Funding: Verdasys has not sought venture capital backing, with funding instead coming from company officers and private investors. According to Verdasys, the company is profitable and able to reinvest based on current sales.

What does the company offer? Data security platforms that protect against data loss through integrated file encryption, e-mail encryption, data discovery, forensic reporting, offline data protection and network access control.

Why is it worth watching? Verdasys takes an endpoint-based approach to the data-loss problem. Agents reside mainly on desktops and laptops, but in the more recent versions of the product, Digital Guardian, they can also protect applications and servers.
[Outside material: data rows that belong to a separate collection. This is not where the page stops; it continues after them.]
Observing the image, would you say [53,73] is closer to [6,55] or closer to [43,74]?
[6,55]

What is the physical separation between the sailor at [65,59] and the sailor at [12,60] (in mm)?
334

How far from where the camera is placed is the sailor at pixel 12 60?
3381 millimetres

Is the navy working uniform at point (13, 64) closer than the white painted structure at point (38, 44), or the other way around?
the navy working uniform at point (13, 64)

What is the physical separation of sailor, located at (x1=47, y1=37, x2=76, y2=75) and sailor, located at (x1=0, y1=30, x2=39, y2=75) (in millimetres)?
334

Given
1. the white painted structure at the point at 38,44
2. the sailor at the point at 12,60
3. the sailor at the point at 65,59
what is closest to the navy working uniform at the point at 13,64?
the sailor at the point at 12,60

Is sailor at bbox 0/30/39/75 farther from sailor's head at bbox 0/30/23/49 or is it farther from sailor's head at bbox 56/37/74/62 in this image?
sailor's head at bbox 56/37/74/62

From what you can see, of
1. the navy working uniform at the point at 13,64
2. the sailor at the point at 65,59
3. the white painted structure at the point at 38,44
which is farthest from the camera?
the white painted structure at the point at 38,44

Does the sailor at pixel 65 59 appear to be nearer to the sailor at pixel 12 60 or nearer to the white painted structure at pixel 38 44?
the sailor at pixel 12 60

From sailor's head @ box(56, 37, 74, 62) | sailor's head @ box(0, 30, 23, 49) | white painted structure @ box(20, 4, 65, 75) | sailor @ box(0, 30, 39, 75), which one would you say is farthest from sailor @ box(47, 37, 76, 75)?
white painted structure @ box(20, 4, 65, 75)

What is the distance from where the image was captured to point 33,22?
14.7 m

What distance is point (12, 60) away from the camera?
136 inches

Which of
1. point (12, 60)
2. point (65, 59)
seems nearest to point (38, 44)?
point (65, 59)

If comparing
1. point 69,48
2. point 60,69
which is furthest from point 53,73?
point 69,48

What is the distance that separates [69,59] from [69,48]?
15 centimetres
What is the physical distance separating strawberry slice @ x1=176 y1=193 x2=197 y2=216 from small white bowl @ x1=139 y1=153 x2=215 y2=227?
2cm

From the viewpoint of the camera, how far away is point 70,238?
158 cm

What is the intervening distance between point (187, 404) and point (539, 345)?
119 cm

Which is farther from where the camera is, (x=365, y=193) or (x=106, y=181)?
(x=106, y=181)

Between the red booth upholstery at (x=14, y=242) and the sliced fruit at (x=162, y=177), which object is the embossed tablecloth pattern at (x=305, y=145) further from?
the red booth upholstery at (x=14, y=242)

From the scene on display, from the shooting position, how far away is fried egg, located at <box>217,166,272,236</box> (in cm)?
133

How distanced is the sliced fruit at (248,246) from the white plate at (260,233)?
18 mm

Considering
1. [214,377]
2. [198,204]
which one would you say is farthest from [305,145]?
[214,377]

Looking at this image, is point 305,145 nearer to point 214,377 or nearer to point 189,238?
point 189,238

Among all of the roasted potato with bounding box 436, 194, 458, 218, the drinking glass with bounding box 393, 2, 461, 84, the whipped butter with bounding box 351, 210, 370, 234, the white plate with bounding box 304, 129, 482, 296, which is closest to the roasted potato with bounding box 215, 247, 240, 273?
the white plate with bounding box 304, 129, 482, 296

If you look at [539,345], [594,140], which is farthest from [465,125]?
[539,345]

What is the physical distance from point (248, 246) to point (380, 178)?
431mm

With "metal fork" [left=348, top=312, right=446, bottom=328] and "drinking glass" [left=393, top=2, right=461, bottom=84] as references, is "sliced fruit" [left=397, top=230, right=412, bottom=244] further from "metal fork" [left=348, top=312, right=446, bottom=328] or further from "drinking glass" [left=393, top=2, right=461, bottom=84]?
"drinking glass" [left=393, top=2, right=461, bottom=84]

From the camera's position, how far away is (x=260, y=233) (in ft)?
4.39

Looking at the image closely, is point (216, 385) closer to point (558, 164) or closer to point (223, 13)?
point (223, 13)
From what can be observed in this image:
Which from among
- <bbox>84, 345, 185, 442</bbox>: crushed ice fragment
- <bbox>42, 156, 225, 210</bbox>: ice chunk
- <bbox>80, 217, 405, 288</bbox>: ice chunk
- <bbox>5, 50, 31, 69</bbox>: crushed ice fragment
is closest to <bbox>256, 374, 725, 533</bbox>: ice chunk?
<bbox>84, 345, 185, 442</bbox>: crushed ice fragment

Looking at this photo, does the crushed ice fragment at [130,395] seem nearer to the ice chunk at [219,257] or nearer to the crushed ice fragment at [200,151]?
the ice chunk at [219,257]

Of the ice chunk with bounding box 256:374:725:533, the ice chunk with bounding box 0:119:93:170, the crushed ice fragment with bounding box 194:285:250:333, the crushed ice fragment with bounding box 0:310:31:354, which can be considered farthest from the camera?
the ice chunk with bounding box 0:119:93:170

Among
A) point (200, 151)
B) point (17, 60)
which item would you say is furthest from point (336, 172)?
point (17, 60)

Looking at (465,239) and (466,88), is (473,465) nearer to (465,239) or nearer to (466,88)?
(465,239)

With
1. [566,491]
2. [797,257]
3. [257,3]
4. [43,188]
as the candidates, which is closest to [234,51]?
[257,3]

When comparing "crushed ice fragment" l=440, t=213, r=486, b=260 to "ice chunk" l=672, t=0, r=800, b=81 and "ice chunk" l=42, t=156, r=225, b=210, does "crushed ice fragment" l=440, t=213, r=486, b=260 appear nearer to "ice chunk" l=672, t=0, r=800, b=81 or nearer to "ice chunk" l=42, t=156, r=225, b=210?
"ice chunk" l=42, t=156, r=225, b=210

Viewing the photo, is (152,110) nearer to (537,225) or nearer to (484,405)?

Verdasys argues that its end-point based focus has advantages over network-based control, which has its roots in the old firewall, `you’re-in-or-you’re-out’ approach to security. An endpoint approach, in contrast, shifts the focus to where information is actually created, altered and moved – desktops, laptops and other end devices.

Verdasys Digital Guardian discovers, classifies and monitors data use on endpoints, preventing misuse by alerting users to policy violations or blocking high-risk activities while also creating audit trails and triggering alarms when necessary.

Where did the company get its name? Tomas Revesz, executive vice president of customer service, prevented a data-loss incident at NeoGenesis Pharmaceuticals, so when the time came to name the new DLP start-up, the founders gave the job to him. A native of Mexico City, Revesz wanted a name that meant “truth in systems,” so he blended the Spanish word Verdad, which translates to “truth,” with “systems” and arrived at Verdasys.

Who’s using it? Verdasys has more than 100 customers, including Cigna, Humana, Convergys, Broadcom, DuPont, Genzyme, OKI Electronics, Tomin Bank and TD Ameritrade.